Project1: Pretrained ResNet18 in Pytorch for Facial Keypoints Detection
This is the version with pretrained ResNet18 for my first computer vision project which allows me to apply deep learning computer vision architectures (using Pytorch) to build a facial keypoint detection system for
- tracking
- pose recognition
- filters
- emotion recognition
Introduce generalization(randomness) to detect and learn structures
Only the following transformation techniques were chosen to avoid unnecessary impacts on keypoints
- Rescale to 250 for width and height
- RandomCrop to 224
- Normalize & Convert ToTensor
Pretrained ResNet18 is applied here as TransferLearning. Compared to the model without using TransferLearning: https://github.com/mminamina/Udacity_ComputerVision_PeerReviewed_Project---Facial_Keypoints_Detection Compared to the model with NaimishNet TransferLearning: https://github.com/mminamina/Transfer_Learning_NaimishNet--Keypoints_Detection
BatchSize, Epochs, Loss & Optimization Functions(using GPU)

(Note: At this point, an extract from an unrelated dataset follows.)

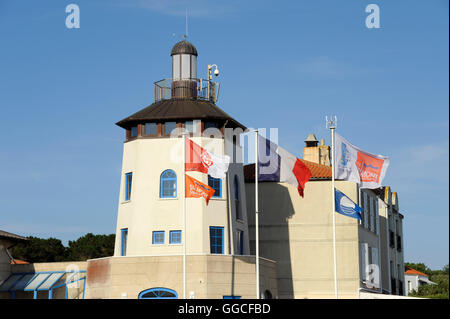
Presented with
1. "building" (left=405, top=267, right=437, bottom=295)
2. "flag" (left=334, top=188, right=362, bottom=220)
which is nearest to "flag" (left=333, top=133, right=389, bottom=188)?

- BatchSize : 32 for train dataset and 20 for test dataset
- Epochs : 8 (can train longer for better performance)
- Loss : SmoothL1Loss (significant loss reduction since earlier epochs)
- Optimizer : Adam
For project instructions, please refer to https://github.com/udacity/P1_Facial_Keypoints
- models.py;
- Notebook 2. Define the Network Architecture.ipynb
- Notebook 3. Facial Keypoint Detection, Complete Pipeline.ipynb
- model without TransferLearning vs NaimishNet vs Pretrained ResNet18
- Pretrained ResNet18 produces the best performance and the most accurate keypoints among all three models
- Both NaimishNet and Pretrained ResNet18 generate more accurate keypoints than the simple model without transfer learning
- https://pytorch.org/tutorials/beginner/transfer_learning_tutorial.html
- https://www.cs.cmu.edu/~efros/courses/LBMV07/Papers/viola-cvpr-01.pdf
- https://arxiv.org/pdf/1512.03385.pdf
- https://towardsdatascience.com/an-overview-of-resnet-and-its-variants-5281e2f56035
Python, Pytorch
LICENSE: This project is licensed under the terms of the MIT license.